> Bacaan Sumber:
::::::
Hari
ini sebagian besar sekolah di Indonesia memasuki masa-masa libur panjang akhir
semester ganjil sekaligus libur akhir tahun. Liburan tentu saja disambut
sukacita oleh para siswa setelah sebelumnya mereka merasa “tersiksa” dengan
keberadaan serangkaian ujian sekolah yang harus dilalui.
Dalam
proses belajar mengajar di sekolah, para siswa dituntut mampu mendapatkan ilmu
pengetahuan dan keterampilan sebagai bekal bagi kehidupannya kelak. Sementara itu,
dalam proses ujian, siswa dituntut mampu mendapatkan nilai yang terbaik. Kedua hal
ini seharusnya dapat berjalan secara seimbang agar potensi siswa dapat meningkat
secara berkesinambungan.
Namun
pada kenyataannya, banyak siswa yang merasa sangat tersiksa dengan keberadaan
ujian. Mereka belajar keras (bahkan bisa dikatakan sangat keras) pada saat-saat
ujian. Bahkan ada istilah SKS (Sistem Kebut Semalam) dimana mereka membaca
habis semua materi dalam satu semester tersebut untuk kemudian “memaksanya masuk kedalam otak”. Padahal
ibaratkan seseorang mengisi botol dengan air, jika botol tersebut diisi secara
perlahan-lahan maka air yang masuk kedalamnya akan jauh lebih banyak jika
dibandingkan dengan botol yang diisi dengan air secara terburu-buru. Seandainya
kegiatan belajar ini dijadikan sebagai suatu kebiasaan, tentulah mereka akan
dengan tenang menghadapi ujian sekolah.
Yang
lebih parah lagi, sebagian siswa justru tetap bersantai ria meski masa-masa ujian
tengah berlangsung. “Ah, kan ada remidi”, kata mereka. Sebagai pendidik,
tentulah miris mendengar ungkapan seperti ini. Sudah sepatutnya mindset seperti
ini diubah. Bayangkan jika ujian yang dihadapi tidak sebatas ujian sekolah,
melainkan ujian hidup. Tak selalu ada “REMIDI”,
belum tentu ada kesempatan kedua dalam hidup, sebab kematian adalah sahabat
yang terdekat dalam hidup manusia, yang selalu menemani langkah manusia, bahkan
lebih dekat dari bayangan diri kita sekalipun.
::::::
> Perintah Latihan:
- a) Menurut bacaan tentang ujian sekolah, apa kepanjangan dari istilah SKS?
- b) Teruskan bacaan tentang ujian sekolah dengan satu paragraf baru yang menyambung dari kalimat terakhirnya.

> Data Mentah:
::::::
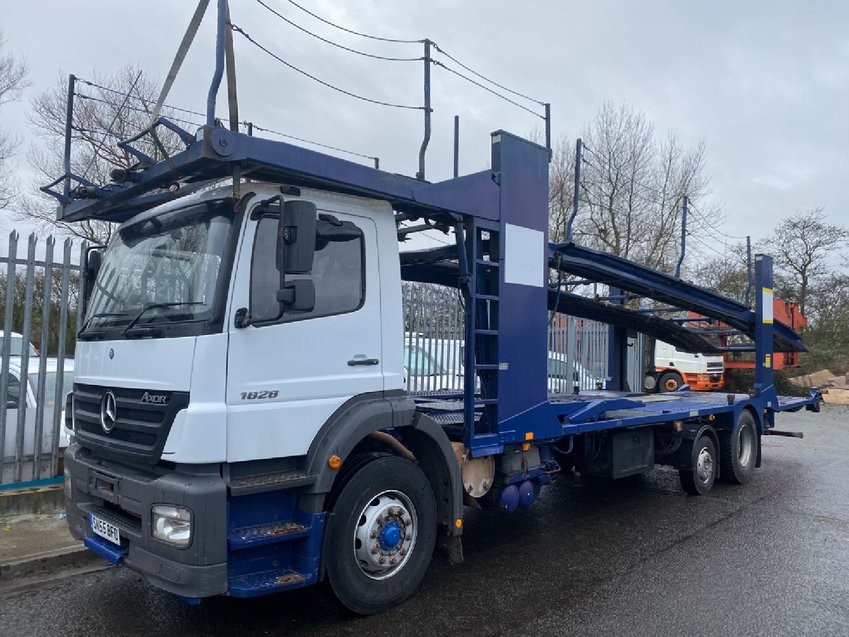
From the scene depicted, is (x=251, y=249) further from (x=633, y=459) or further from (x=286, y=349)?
(x=633, y=459)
::::::
> Jawaban Tiap Tugas:
- a) Sistem Kebut Semalam.

- b)
Para
siswa seharusnya menyadari, pengorbanan kedua orang tuanya dalam mendidik,
membesarkan, dan mencarikan penghidupan bagi mereka sehingga mereka mampu mengenyam
pendidikan yang layak. Sungguh mereka punya harapan yang besar kepada
anak-anaknya. Wahai putra-putri petani, rabalah telapak tangan orangtuamu, dan rasakan
betapa kasarnya tangan mereka akibat terlalu sering memegang cangkul atau
sabit. Atau pandanglah kulit legam mereka akibat terlalu sering terpapar sinar
mentari saat mereka bekerja tanpa lelah di sawah. Pun bagi anak-anak para buruh
angkut, pandanglah bahu-bahu ayahmu yang kian hari kian rapuh karena beratnya
beban barang yang harus ia pikul setiap hari demi menghidupimu dan
menyekolahkanmu. Mereka tak pernah mengeluh, karena mereka punya harapan besar
bahwa putra-putrinya kelak akan memiliki penghidupan yang jauh lebih baik dari
kehidupan mereka. Kemana komitmen kalian untuk menjadi “anak yang berbakti?”.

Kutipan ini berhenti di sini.